### Document passage:

# Looking For Feedback



## someoneshero (Jun 26, 2011)

Hello,

I am just starting out. Actually this weekend marks our one month anniversary! I also sell Brazilian cowhides wholesale and have used Wix for my other sites. However, Wix websites are very limited. I needed inventory control, size and color options, as well as shipping allowances. I am using Volusion for my new t-shirt company. It is not as flashy as my other sites, but I think it gets the job done. I am bootstrapping this project, so cost is a factor. Please take a look at my site and let me know what you think.

Website: http://www.supportmyhero.com

*good idea?::* I have a page dedicated to heroes where people can write in and tell a story about their own personal hero and I can post it there along with a picture. I think this will get customers to return to the site even if their first thought is not to purchase.

I will be showing the exact amount I have given back to each charity listed by their organization. This will be updated on a quarterly basis, as that is when taxes are due.

What do you think about the home screen picture? Too political? Sets a good tone?

Please jump around and let me know what you think. I am sincerely in this to give back, but if I do not have sales, I cannot grow.

Thank you for your input.


----------



## onfrontstreet (Jun 13, 2011)

This is a nice start. You have a lot of the key elements like E-mail Newsletter, Social Media links (FB, Twitter), and security badge to show you are secure. 

My suggestions:
-Re-theme so it doesn't look so generic
-Add SHOP to the top navigation
-Add pictures of the actual tee on Top Sellers & New Products
-Ditch the information-less frontpage image and put images that show what you are selling along with some "call to action words" (perhaps do a jQuery slider)

Hope that helps! Good luck!


----------



## Sport T (Nov 10, 2010)

I like the idea. I know you are going to list total donations on a quarterly basis and that is good as it gives you credability. I think you should also state how much from each shirt is going to the charity so the customer knows just how much of his purchase is donated.


----------



## someoneshero (Jun 26, 2011)

### Your objective:
Copy out the part of the forum thread starting at "# Looking For" and ending at "site and let me know what you think.", word for word.

### Data shown:

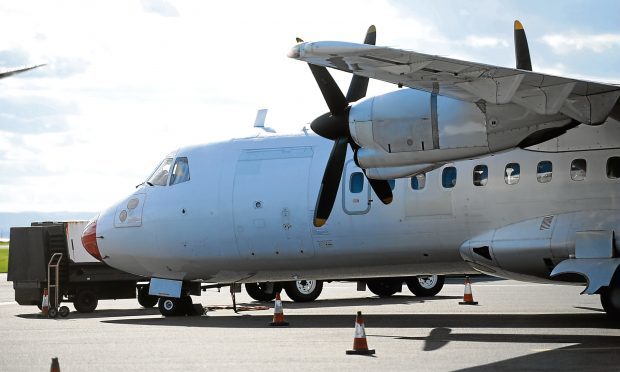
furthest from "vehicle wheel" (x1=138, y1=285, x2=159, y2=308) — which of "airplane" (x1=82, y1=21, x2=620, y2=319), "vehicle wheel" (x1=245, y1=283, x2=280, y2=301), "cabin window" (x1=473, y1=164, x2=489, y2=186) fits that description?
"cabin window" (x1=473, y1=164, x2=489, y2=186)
...
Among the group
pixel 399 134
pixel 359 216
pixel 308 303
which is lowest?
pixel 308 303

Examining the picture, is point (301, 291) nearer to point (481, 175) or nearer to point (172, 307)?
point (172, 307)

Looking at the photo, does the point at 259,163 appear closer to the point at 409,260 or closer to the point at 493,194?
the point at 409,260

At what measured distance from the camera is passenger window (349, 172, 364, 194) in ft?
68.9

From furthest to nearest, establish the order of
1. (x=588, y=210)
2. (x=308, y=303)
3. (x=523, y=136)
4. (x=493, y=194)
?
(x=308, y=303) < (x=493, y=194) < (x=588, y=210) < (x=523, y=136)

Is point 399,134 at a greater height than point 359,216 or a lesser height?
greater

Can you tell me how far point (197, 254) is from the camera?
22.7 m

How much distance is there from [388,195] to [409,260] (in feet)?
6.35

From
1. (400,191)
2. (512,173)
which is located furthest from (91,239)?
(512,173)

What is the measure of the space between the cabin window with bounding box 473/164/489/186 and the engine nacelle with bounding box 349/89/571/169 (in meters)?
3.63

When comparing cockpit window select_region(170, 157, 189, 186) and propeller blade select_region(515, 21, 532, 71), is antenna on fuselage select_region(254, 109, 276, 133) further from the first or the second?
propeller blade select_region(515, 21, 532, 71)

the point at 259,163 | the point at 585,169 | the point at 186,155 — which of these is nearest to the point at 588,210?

### Written response:
# Looking For Feedback



## someoneshero (Jun 26, 2011)

Hello,

I am just starting out. Actually this weekend marks our one month anniversary! I also sell Brazilian cowhides wholesale and have used Wix for my other sites. However, Wix websites are very limited. I needed inventory control, size and color options, as well as shipping allowances. I am using Volusion for my new t-shirt company. It is not as flashy as my other sites, but I think it gets the job done. I am bootstrapping this project, so cost is a factor. Please take a look at my site and let me know what you think.